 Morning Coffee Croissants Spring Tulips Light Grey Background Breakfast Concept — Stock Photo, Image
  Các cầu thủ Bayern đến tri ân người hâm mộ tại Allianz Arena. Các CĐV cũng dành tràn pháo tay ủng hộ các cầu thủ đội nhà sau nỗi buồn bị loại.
____
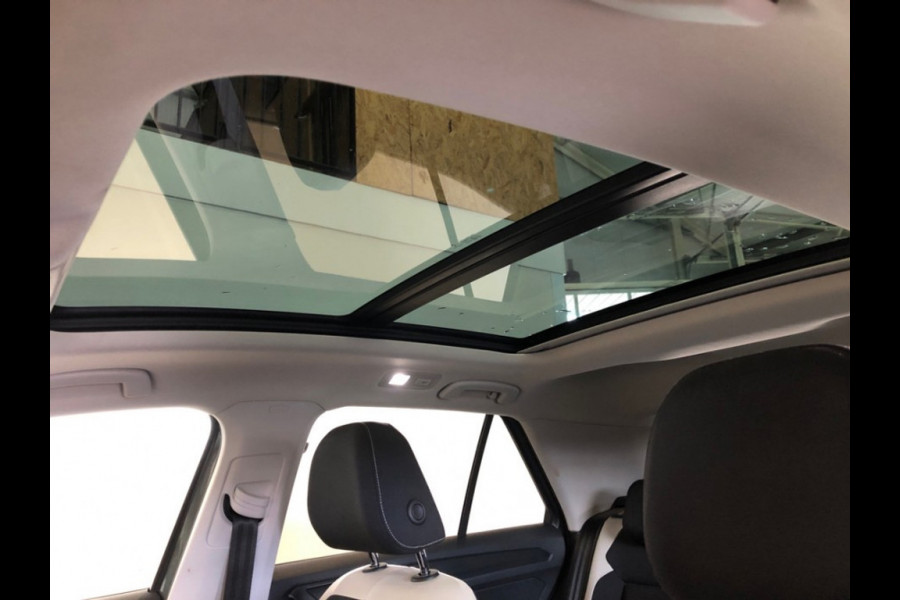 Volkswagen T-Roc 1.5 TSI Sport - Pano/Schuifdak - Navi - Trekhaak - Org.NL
____
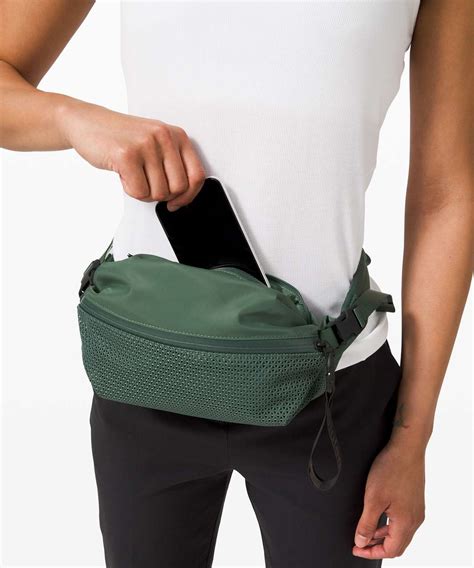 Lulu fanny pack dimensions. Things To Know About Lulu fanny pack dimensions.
____
- Your instructions
Among the lines above, find the one with "Morning Coffee Croissants" and the one with "Các cầu thủ Bayern". Quote both and everything between them, exactly.

- Response area
 Morning Coffee Croissants Spring Tulips Light Grey Background Breakfast Concept — Stock Photo, Image
  Các cầu thủ Bayern đến tri ân người hâm mộ tại Allianz Arena. Các CĐV cũng dành tràn pháo tay ủng hộ các cầu thủ đội nhà sau nỗi buồn bị loại.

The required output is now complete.